To be done: Output the material beneath this task exactly, images excluded.

....

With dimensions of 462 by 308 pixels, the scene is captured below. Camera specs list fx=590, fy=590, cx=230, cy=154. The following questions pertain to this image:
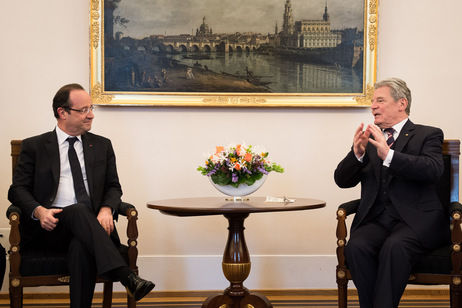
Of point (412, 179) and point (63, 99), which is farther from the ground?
point (63, 99)

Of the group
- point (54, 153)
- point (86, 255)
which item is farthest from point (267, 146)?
point (86, 255)

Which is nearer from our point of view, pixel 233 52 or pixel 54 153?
pixel 54 153

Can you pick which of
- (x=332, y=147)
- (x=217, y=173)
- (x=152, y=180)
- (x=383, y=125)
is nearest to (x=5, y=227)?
(x=152, y=180)

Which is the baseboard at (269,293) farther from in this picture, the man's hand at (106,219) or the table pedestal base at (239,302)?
the man's hand at (106,219)

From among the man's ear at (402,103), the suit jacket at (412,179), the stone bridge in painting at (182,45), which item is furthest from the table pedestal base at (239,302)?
the stone bridge in painting at (182,45)

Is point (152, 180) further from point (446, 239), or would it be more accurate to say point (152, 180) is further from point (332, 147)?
point (446, 239)

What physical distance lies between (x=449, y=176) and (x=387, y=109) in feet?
2.15

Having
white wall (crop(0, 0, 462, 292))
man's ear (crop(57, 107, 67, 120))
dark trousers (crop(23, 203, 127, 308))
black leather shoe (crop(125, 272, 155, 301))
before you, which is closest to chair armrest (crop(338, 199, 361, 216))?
white wall (crop(0, 0, 462, 292))

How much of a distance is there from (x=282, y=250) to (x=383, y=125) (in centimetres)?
174

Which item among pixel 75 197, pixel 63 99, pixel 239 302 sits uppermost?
pixel 63 99

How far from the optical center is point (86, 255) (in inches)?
138

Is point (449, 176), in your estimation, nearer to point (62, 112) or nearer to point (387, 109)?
point (387, 109)

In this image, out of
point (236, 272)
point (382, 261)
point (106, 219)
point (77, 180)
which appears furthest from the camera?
point (236, 272)

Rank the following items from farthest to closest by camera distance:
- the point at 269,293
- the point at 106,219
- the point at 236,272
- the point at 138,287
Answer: the point at 269,293 → the point at 236,272 → the point at 106,219 → the point at 138,287
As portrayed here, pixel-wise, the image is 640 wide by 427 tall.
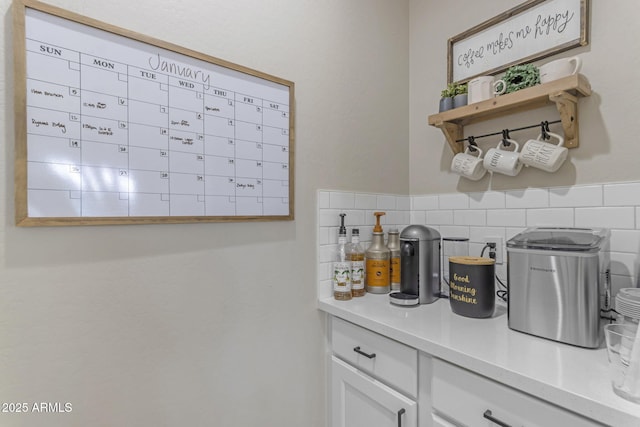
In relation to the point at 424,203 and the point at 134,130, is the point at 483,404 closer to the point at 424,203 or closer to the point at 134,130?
the point at 424,203

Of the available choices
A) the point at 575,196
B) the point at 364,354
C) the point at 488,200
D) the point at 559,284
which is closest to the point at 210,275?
the point at 364,354

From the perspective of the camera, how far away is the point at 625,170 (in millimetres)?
1007

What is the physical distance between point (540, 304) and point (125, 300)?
3.83ft

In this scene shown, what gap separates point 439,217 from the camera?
155 cm

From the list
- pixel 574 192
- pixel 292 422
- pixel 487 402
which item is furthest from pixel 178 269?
pixel 574 192

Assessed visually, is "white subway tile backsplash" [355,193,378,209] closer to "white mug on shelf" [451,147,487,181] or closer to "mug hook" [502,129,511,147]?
"white mug on shelf" [451,147,487,181]

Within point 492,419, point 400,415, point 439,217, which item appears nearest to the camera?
point 492,419

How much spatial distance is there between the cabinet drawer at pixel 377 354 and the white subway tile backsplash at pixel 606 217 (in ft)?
2.44

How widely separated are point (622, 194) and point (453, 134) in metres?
0.63

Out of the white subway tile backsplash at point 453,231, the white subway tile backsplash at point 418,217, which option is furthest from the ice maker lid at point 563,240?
the white subway tile backsplash at point 418,217

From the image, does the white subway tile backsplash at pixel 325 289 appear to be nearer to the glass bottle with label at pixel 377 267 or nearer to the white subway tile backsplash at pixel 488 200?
the glass bottle with label at pixel 377 267

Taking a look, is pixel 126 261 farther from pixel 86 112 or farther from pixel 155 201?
pixel 86 112

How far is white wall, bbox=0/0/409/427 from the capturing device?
30.6 inches

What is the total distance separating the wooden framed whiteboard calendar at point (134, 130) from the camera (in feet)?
2.51
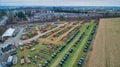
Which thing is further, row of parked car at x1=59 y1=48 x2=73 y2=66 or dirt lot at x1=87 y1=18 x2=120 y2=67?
row of parked car at x1=59 y1=48 x2=73 y2=66

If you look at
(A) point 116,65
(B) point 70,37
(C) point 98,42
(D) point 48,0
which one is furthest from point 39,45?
(D) point 48,0

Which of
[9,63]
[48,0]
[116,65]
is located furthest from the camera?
[48,0]

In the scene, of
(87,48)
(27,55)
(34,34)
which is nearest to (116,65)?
(87,48)

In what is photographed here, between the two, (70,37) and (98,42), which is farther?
(70,37)

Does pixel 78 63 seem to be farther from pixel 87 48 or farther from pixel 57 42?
pixel 57 42

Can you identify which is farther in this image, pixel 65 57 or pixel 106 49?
pixel 106 49

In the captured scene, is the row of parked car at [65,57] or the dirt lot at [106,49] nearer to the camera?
the dirt lot at [106,49]

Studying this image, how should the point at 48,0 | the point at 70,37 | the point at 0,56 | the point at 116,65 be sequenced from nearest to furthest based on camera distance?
1. the point at 116,65
2. the point at 0,56
3. the point at 70,37
4. the point at 48,0
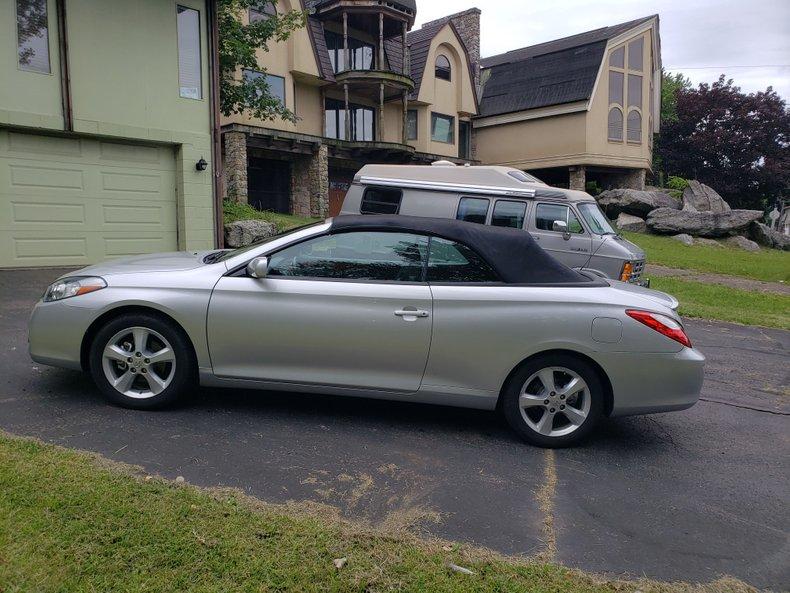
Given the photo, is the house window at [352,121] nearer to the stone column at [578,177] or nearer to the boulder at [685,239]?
the stone column at [578,177]

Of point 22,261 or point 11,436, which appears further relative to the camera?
point 22,261

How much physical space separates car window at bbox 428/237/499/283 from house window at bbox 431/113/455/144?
2539 centimetres

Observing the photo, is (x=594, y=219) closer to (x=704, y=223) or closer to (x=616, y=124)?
(x=704, y=223)

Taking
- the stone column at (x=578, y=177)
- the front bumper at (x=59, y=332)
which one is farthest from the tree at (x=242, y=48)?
the stone column at (x=578, y=177)

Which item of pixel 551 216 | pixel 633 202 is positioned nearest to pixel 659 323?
pixel 551 216

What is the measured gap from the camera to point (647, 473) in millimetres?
3996

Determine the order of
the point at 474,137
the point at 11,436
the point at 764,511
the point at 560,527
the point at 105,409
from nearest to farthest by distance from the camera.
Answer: the point at 560,527 < the point at 764,511 < the point at 11,436 < the point at 105,409 < the point at 474,137

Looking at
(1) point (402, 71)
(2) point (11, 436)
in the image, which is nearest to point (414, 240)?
(2) point (11, 436)

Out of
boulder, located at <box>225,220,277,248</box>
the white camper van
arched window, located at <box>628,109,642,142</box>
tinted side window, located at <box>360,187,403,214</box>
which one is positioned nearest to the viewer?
the white camper van

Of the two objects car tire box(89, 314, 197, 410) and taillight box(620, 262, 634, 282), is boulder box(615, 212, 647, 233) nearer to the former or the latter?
taillight box(620, 262, 634, 282)

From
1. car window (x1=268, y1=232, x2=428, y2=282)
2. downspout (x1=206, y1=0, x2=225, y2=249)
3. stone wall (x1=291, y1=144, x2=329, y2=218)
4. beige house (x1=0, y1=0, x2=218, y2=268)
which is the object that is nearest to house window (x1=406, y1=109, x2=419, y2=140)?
stone wall (x1=291, y1=144, x2=329, y2=218)

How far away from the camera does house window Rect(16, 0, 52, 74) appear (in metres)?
10.5

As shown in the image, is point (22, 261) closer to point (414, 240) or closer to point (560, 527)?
point (414, 240)

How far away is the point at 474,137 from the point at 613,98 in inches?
273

....

Solution for this problem:
With dimensions of 462 by 308 pixels, the scene is captured below. Camera specs list fx=590, fy=590, cx=230, cy=154. The following questions pertain to this image:
Of point (412, 179) and point (63, 99), which is farther from the ground?
point (63, 99)

Of the group
- point (54, 153)
- point (86, 255)
which item is farthest from point (267, 146)?
point (86, 255)

Which is nearer from our point of view, pixel 233 52 or pixel 54 153?
pixel 54 153

Can you pick which of
- (x=332, y=147)
- (x=217, y=173)
- (x=152, y=180)
- (x=383, y=125)
is nearest to (x=5, y=227)?
(x=152, y=180)

Which is the baseboard at (269,293) farther from in this picture, the man's hand at (106,219) or the table pedestal base at (239,302)?
the man's hand at (106,219)

From among the man's ear at (402,103), the suit jacket at (412,179), the stone bridge in painting at (182,45), which item is furthest from the table pedestal base at (239,302)?
the stone bridge in painting at (182,45)

Is point (152, 180) further from point (446, 239), or would it be more accurate to say point (152, 180) is further from point (332, 147)?
point (446, 239)

What physical distance lies between (x=449, y=176) and (x=387, y=109) in feet?
2.15

Having
white wall (crop(0, 0, 462, 292))
man's ear (crop(57, 107, 67, 120))
dark trousers (crop(23, 203, 127, 308))
black leather shoe (crop(125, 272, 155, 301))
before you, which is closest to chair armrest (crop(338, 199, 361, 216))?
white wall (crop(0, 0, 462, 292))

How much of a distance is there from (x=282, y=250) to (x=383, y=125) (in centimetres)?
174

Which item among pixel 75 197, pixel 63 99, pixel 239 302 sits uppermost?
pixel 63 99

How far from the optical center is point (86, 255) (in inches)?
138

Is point (449, 176), in your estimation, nearer to point (62, 112) or nearer to point (387, 109)?
point (387, 109)

In this image, out of
point (236, 272)
point (382, 261)
point (106, 219)
point (77, 180)
which appears furthest from the camera?
point (236, 272)

Rank the following items from farthest to closest by camera distance:
- the point at 269,293
- the point at 106,219
- the point at 236,272
- the point at 138,287
Answer: the point at 269,293 → the point at 236,272 → the point at 106,219 → the point at 138,287
As portrayed here, pixel-wise, the image is 640 wide by 427 tall.
In relation to the point at 424,203 and the point at 134,130, is the point at 483,404 closer to the point at 424,203 or closer to the point at 134,130?
the point at 424,203

Of the available choices
A) the point at 575,196
B) the point at 364,354
C) the point at 488,200
D) the point at 559,284
which is closest to the point at 210,275?
the point at 364,354

From the perspective of the camera, how far away is the point at 625,170 (in millimetres)?
1007

What is the physical distance between point (540, 304) and point (125, 300)?
3.83ft

In this scene shown, what gap separates point 439,217 from the camera?
155 cm

From the list
- pixel 574 192
- pixel 292 422
- pixel 487 402
which item is furthest from pixel 178 269?
pixel 574 192

Assessed visually, is "white subway tile backsplash" [355,193,378,209] closer to "white mug on shelf" [451,147,487,181] or closer to "mug hook" [502,129,511,147]?
"white mug on shelf" [451,147,487,181]

Within point 492,419, point 400,415, point 439,217, which item appears nearest to the camera?
point 492,419

How much spatial distance is there between the cabinet drawer at pixel 377 354 and the white subway tile backsplash at pixel 606 217 (in ft)?
2.44

How widely separated are point (622, 194) and point (453, 134) in metres?
0.63

Out of the white subway tile backsplash at point 453,231, the white subway tile backsplash at point 418,217, which option is furthest from the ice maker lid at point 563,240?
the white subway tile backsplash at point 418,217

From the image, does the white subway tile backsplash at pixel 325 289 appear to be nearer to the glass bottle with label at pixel 377 267 or nearer to the white subway tile backsplash at pixel 488 200?
the glass bottle with label at pixel 377 267

Taking a look, is pixel 126 261 farther from pixel 86 112 or farther from pixel 155 201?
pixel 86 112

How far is white wall, bbox=0/0/409/427 from the capturing device?
30.6 inches

What is the total distance separating the wooden framed whiteboard calendar at point (134, 130) from the camera (in feet)?
2.51
Which thing is further, row of parked car at x1=59 y1=48 x2=73 y2=66 or dirt lot at x1=87 y1=18 x2=120 y2=67?
row of parked car at x1=59 y1=48 x2=73 y2=66

If you look at
(A) point 116,65
(B) point 70,37
(C) point 98,42
(D) point 48,0
which one is furthest from point 39,45?
(D) point 48,0

Which of
[9,63]
[48,0]
[116,65]
is located furthest from the camera?
[48,0]

In the scene, of
(87,48)
(27,55)
(34,34)
which is nearest to (116,65)?
(87,48)

In what is photographed here, between the two, (70,37) and (98,42), which is farther?
(70,37)

Does pixel 78 63 seem to be farther from pixel 87 48 or farther from pixel 57 42?
pixel 57 42

Can you identify which is farther in this image, pixel 65 57 or pixel 106 49?
pixel 106 49

In the captured scene, is the row of parked car at [65,57] or the dirt lot at [106,49] nearer to the camera?
the dirt lot at [106,49]

Studying this image, how should the point at 48,0 | the point at 70,37 | the point at 0,56 | the point at 116,65 be sequenced from nearest to furthest based on camera distance?
1. the point at 116,65
2. the point at 0,56
3. the point at 70,37
4. the point at 48,0
Given the photo, is the house window at [352,121] nearer to the stone column at [578,177] or nearer to the boulder at [685,239]?
the stone column at [578,177]

Of point 22,261 or point 11,436, which appears further relative to the camera?
point 22,261

How much physical space separates car window at bbox 428/237/499/283 from house window at bbox 431/113/455/144?
2539 centimetres

Observing the photo, is (x=594, y=219) closer to (x=704, y=223) or closer to (x=616, y=124)?
(x=704, y=223)

Taking
- the stone column at (x=578, y=177)
- the front bumper at (x=59, y=332)
which one is farthest from the tree at (x=242, y=48)?
the stone column at (x=578, y=177)

Which item of pixel 551 216 | pixel 633 202 is positioned nearest to pixel 659 323?
pixel 551 216

What is the measured gap from the camera to point (647, 473) in millimetres?
3996

Determine the order of
the point at 474,137
the point at 11,436
the point at 764,511
the point at 560,527
the point at 105,409
from nearest to farthest by distance from the camera.
Answer: the point at 560,527 < the point at 764,511 < the point at 11,436 < the point at 105,409 < the point at 474,137

Looking at
(1) point (402, 71)
(2) point (11, 436)
in the image, which is nearest to point (414, 240)?
(2) point (11, 436)

Out of
boulder, located at <box>225,220,277,248</box>
the white camper van
arched window, located at <box>628,109,642,142</box>
tinted side window, located at <box>360,187,403,214</box>
which one is positioned nearest to the viewer?
the white camper van

Of the two objects car tire box(89, 314, 197, 410) and taillight box(620, 262, 634, 282), is boulder box(615, 212, 647, 233) nearer to the former or the latter?
taillight box(620, 262, 634, 282)

From
1. car window (x1=268, y1=232, x2=428, y2=282)
2. downspout (x1=206, y1=0, x2=225, y2=249)
3. stone wall (x1=291, y1=144, x2=329, y2=218)
4. beige house (x1=0, y1=0, x2=218, y2=268)
which is the object that is nearest to house window (x1=406, y1=109, x2=419, y2=140)?
stone wall (x1=291, y1=144, x2=329, y2=218)

How far away from the camera does house window Rect(16, 0, 52, 74) appear (in metres)?
10.5

As shown in the image, is point (22, 261) closer to point (414, 240) or closer to point (560, 527)?
point (414, 240)

How far away is the point at 474,137 from the point at 613,98 in inches?
273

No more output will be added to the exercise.